Available data:
^^^^^^^^^^^^^^^^

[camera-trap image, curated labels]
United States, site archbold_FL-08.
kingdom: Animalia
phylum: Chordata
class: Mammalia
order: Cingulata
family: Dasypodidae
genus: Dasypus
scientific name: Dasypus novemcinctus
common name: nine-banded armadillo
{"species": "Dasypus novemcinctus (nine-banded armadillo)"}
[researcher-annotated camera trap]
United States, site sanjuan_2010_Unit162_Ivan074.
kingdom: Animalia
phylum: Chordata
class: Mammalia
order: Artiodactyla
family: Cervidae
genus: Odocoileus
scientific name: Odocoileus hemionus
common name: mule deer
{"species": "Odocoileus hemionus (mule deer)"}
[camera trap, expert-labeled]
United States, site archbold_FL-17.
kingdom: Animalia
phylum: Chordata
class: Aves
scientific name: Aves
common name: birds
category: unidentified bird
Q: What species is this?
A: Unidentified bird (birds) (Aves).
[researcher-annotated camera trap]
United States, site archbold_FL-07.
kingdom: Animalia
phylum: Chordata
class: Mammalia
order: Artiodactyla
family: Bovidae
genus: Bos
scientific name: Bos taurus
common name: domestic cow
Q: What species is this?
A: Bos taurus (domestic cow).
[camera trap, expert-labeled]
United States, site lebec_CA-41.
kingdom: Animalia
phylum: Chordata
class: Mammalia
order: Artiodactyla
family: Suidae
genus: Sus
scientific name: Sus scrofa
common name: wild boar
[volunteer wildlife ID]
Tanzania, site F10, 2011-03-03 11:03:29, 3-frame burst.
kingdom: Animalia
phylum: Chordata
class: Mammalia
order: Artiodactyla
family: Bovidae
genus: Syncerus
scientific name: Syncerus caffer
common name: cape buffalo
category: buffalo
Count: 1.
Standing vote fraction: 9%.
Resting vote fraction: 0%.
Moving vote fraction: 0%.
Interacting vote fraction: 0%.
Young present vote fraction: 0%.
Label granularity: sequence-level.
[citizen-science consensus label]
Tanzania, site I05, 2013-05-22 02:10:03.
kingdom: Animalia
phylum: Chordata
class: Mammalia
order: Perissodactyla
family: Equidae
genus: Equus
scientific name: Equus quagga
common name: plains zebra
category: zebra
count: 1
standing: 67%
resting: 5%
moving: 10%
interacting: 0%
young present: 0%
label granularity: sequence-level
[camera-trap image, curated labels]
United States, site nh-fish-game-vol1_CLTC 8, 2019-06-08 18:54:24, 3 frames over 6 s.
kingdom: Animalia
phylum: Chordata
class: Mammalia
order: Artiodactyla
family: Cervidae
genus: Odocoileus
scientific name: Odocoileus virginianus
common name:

^^^^^^^^^^^^^^^^

Requirement:
In the entries above, find every line holding the word "species" and copy it out.

Task output:
{"species": "Dasypus novemcinctus (nine-banded armadillo)"}
{"species": "Odocoileus hemionus (mule deer)"}
Q: What species is this?
Q: What species is this?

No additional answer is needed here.